Although the existence of intrapancreatic fat has been known for several decades [127], our understanding of its origin and functional importance is very limited. Several studies have reported an increased fat deposition in the pancreas in human and murine obesity [127,128,129,130], and intrapancreatic fat has been suggested to contribute to the pathogenesis and severity of acute/chronic pancreatitis, T2DM, and PDAC [131,132,133,134]. Using computer tomography analyses the intrapancreatic fat volume was 32 and 68% greater in the overweight and obese groups, respectively, compared with lean subjects [130]. Patients that underwent bariatric surgery showed a decrease in intrapancreatic fat and an improvement of their glycemic status independent of changes in body weight and intraabdominal fat [135,136]. Interestingly, intrapancreatic fat was associated with elevated circulating levels of leptin and TNF-α independent of abdominal fat distribution in patients after acute pancreatitis [137]. Mice with oncogenic Kras expressed in acinar cells and deficient in pigment epithelium-derived factor (PEDF) showed a significant increase in intrapancreatic adipocytes, which was associated with a higher degree of ADMs, more frequently occurring cystic papillary neoplasms, and an increased incidence of invasive and metastatic PDAC [138]. In our own studies, we regularly observe adipocytes in the pancreas of KC mice with DIO (Figure 2).

Figure 2

Intrapancreatic fat. H.E. (hematoxylin and eosin) image of the pancreas of a KC mouse with DIO (diet-induced obesity). The presence of adipocytes within the pancreatic parenchyma can be seen.

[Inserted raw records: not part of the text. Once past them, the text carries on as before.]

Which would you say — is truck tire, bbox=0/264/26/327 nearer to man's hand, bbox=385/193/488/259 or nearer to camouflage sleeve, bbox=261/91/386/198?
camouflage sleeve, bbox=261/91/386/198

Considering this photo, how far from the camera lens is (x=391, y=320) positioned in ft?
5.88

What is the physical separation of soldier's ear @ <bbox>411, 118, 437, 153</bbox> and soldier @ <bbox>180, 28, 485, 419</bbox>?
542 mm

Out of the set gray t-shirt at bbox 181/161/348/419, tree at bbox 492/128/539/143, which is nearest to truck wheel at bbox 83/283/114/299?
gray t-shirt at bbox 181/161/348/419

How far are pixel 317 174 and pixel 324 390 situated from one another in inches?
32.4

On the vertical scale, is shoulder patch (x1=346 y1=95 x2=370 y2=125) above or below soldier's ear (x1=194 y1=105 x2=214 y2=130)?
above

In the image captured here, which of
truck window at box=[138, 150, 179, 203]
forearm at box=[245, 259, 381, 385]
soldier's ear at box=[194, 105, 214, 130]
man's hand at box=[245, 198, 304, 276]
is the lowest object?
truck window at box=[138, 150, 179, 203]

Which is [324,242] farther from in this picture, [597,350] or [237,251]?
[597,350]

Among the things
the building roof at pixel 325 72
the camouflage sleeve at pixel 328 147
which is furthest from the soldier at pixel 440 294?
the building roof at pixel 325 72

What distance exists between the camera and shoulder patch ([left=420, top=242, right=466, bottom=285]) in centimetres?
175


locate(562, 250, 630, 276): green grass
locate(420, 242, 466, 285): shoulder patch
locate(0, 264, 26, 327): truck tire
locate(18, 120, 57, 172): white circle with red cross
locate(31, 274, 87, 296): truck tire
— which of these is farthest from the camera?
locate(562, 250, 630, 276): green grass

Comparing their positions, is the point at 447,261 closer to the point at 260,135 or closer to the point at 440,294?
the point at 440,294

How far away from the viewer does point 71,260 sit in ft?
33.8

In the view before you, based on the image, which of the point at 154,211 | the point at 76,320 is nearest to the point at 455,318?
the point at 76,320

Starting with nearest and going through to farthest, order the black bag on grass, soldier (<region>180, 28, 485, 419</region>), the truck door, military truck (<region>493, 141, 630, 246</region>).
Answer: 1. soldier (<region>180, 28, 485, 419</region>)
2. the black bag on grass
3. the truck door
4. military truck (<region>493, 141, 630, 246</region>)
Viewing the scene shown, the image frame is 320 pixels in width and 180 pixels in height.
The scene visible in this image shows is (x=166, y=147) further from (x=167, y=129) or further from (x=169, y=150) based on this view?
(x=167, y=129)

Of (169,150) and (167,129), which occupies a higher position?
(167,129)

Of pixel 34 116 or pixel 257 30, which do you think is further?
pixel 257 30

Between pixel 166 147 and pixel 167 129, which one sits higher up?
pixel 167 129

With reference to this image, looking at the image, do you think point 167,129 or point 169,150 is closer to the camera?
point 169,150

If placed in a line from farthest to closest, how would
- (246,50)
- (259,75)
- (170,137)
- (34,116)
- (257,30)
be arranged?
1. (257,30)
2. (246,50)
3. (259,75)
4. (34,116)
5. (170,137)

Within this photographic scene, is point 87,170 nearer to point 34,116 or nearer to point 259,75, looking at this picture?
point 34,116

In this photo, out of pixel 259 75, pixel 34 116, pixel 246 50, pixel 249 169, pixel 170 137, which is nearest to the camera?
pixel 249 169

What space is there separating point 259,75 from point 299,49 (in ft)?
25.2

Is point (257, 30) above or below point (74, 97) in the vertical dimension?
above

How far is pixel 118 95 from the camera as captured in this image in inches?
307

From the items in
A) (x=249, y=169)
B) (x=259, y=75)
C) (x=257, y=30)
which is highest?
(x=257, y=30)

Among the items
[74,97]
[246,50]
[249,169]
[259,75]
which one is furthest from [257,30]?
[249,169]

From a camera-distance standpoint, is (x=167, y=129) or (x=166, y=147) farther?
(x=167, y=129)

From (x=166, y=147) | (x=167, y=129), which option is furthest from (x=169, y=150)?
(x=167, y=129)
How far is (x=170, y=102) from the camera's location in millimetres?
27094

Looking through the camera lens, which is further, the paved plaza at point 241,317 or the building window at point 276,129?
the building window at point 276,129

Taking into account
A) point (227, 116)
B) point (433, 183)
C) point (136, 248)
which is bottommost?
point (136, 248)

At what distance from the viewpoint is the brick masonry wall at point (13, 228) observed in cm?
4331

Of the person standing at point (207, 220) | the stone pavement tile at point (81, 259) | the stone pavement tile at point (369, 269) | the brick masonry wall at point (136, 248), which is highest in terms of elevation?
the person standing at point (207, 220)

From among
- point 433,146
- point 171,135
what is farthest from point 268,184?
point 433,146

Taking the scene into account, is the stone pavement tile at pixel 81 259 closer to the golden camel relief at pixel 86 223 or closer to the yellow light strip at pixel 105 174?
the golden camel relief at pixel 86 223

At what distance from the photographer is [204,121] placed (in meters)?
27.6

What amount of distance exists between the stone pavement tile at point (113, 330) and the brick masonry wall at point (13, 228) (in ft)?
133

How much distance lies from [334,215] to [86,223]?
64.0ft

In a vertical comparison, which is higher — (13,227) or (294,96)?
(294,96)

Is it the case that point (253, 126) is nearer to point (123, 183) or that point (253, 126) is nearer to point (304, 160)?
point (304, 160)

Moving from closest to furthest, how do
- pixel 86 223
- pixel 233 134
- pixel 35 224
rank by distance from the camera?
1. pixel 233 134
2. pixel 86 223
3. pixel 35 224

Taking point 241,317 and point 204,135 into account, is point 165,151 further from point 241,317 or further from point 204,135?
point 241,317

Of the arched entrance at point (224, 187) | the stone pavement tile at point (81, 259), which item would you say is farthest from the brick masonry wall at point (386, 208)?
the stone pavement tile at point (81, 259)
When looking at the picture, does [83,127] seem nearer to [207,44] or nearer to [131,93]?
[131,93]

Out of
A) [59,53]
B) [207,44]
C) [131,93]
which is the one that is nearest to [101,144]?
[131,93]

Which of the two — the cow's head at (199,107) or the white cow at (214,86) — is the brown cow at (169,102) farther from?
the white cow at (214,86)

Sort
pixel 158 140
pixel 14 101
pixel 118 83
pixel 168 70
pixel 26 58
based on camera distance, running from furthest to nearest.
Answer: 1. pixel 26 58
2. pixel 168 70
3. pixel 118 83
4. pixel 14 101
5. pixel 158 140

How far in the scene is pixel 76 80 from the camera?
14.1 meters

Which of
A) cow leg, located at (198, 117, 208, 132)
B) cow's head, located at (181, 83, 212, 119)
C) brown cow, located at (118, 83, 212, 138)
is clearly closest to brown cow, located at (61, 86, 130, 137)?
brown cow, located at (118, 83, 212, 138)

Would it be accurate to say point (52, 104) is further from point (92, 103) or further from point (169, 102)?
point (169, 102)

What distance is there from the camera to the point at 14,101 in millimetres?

However, whether the intrapancreatic adipocytes represent an intrusion of peripancreatic white adipocyte tissues or develop in the pancreas through differentiation of mesenchymal progenitor cells or a trans-differentiation program of, e.g., acinar cells, is currently unclear. Furthermore, whether intrapancreatic fat shows an inflammatory reaction in the obese state with increased macrophage recruitment and elevated cytokine production, similar to visceral adipose tissue, is unknown. Speculatively, pro-inflammatory macrophages and cytokines in inflamed intrapancreatic fat during obesity may directly promote early neoplastic development in the pancreas. However, this still needs to be investigated scientifically.

4. Conclusions

There is convincing evidence from human studies and mouse models that pancreatic macrophages play a critical role during PDAC development. Pancreatic macrophages, which comprise of a heterogenous population of mixed origin in the pancreas, at least contribute but may even be indispensable for exocrine and endocrine pancreatic pathology. Islet macrophages have been found to be important players in insulin resistance and β-cell dysfunction, while stromal inflammatory macrophages seem to drive early ADM formation and transition to PanINs. Although the role of macrophages in PDAC development in the context of obesity is largely unknown, it is conceivable, similar to obesity-associated AT inflammation, that circulating monocytes are recruited into the pancreas, where they are exposed to various factors that are increased in the obese tissue microenvironment, and differentiate into inflammatory macrophages, which then accelerate neoplastic development (Figure 1). Scientific confirmation is still needed but will provide the rationale for targeting macrophages to intercept early PDAC development.